Working in the store seemed to agree with Shane Hall. “Marvellous
remission,” Carol said. “I was starting to wonder why they weren’t starting
treatment for cancer by now...Y’know that doctor said it was all a mistake?
Some other kid has leukemia. All Shane had was mononucleosis. There might have
been some secondary infection in the kidneys, but they think that’s all cleared
up now.”
Shane had medical clearance to sign up for the trade
school course he wanted in September.
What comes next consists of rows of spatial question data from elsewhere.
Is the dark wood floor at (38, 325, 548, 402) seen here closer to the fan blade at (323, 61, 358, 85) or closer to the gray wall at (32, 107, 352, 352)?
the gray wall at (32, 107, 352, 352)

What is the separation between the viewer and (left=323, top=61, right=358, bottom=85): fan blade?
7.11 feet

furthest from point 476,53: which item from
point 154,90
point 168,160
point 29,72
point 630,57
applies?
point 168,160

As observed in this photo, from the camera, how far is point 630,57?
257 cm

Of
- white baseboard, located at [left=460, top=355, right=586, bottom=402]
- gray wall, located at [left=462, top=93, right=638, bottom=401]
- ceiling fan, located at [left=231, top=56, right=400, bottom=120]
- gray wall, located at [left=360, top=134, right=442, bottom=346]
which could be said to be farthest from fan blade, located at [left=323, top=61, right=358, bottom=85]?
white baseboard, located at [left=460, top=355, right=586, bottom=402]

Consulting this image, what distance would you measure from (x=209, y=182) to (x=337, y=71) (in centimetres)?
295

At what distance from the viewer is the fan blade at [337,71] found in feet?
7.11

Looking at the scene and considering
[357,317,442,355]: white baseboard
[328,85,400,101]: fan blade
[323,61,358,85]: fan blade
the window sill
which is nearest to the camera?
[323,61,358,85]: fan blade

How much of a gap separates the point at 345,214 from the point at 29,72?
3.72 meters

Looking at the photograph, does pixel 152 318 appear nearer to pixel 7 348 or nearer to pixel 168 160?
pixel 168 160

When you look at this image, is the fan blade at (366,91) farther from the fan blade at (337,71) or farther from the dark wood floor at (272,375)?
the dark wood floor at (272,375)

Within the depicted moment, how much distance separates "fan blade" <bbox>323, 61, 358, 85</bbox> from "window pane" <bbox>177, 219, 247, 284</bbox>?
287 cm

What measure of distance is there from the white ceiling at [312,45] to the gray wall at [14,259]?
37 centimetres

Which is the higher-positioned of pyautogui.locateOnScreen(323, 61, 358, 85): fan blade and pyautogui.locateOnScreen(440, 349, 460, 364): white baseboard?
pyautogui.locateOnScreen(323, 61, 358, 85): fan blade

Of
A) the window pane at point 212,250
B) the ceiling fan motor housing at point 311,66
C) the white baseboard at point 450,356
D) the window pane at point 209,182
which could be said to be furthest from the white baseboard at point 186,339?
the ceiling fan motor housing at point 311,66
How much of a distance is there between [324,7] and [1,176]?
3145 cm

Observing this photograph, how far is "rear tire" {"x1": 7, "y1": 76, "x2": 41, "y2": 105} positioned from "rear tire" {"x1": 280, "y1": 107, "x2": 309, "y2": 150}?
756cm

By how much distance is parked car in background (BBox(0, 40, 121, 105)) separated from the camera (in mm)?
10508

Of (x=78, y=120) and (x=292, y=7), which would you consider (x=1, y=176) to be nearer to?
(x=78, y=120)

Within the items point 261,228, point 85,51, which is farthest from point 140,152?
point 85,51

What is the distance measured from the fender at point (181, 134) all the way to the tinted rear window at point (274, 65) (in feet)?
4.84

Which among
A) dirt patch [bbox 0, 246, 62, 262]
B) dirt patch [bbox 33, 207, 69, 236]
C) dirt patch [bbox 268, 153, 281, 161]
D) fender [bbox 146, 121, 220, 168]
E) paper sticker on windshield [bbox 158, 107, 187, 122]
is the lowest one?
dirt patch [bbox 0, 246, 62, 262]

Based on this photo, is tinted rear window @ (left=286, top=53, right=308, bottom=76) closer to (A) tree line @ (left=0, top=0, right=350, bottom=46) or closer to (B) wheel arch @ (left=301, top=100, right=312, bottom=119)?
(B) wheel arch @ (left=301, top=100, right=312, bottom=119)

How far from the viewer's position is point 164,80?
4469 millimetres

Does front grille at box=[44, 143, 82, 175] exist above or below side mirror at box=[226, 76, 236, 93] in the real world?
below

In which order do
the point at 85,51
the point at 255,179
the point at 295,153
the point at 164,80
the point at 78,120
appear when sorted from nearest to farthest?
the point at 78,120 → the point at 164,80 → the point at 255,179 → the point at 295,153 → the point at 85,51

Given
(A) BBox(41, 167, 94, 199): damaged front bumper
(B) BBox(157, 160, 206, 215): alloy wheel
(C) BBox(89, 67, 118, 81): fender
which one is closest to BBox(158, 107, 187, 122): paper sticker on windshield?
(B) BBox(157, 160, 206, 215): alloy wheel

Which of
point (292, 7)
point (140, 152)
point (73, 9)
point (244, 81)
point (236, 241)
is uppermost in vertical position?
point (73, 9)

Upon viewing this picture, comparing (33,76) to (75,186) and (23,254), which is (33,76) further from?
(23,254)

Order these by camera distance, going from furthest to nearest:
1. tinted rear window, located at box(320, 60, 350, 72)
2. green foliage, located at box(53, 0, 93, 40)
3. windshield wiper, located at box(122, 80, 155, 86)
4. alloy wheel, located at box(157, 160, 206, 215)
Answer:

But in October he came to work looking
glum.
“Some guys got their financial aid and have money
left, so they were going to Gatlinburg for the weekend, if I’d had money to
chip in. I don’t have any money.”
“What you been doing with all the money I sent you all
these years?” they understood to be what Frank Hatchett was trying to say.
“Spent it all, or have you invested it in some kind of fund? There was enough
of it.”
“This is so dumb,” Shane said, but he seemed to want
to confess. “I’d saved most of it in penny banks at home. So it was going to be
like a test of friendship, since I was dying anyway, right? I picked out an
urn, like a cremation urn. I put the money in it, and some ashes out of the
fireplace, and a note saying that if any of my friends was loyal enough to
smash the urn and scatter the ashes in the woods, they got the money. So Monica
was taking helicopter pilot’s training last winter? So she dropped the ashes
out of the chopper. She remembered where
she dropped the urn. We went up to look, but we only found a few pennies.
Reckon some hunter or trespasser got most of the money. ’Cos I’d sort of let
Monica imagine it was like my other grandfather’s ashes in the urn, and in any
case she was watching the helicopter. She never even looked down, she said. So
my savings are just gone with the wind.”
“Think so?” said Barclay. “Whoever found’em must a
thought that was his lucky day! Not
going to get drunk or take drugs, are you? Just food and gas and stupid kid
stuff, be enough for you guys? I reckon the company can afford a little bonus
to send you to Gatlinburg.”
“Because you oldies won the lottery,” Shane said
cheerfully. “Some people have all the luck.”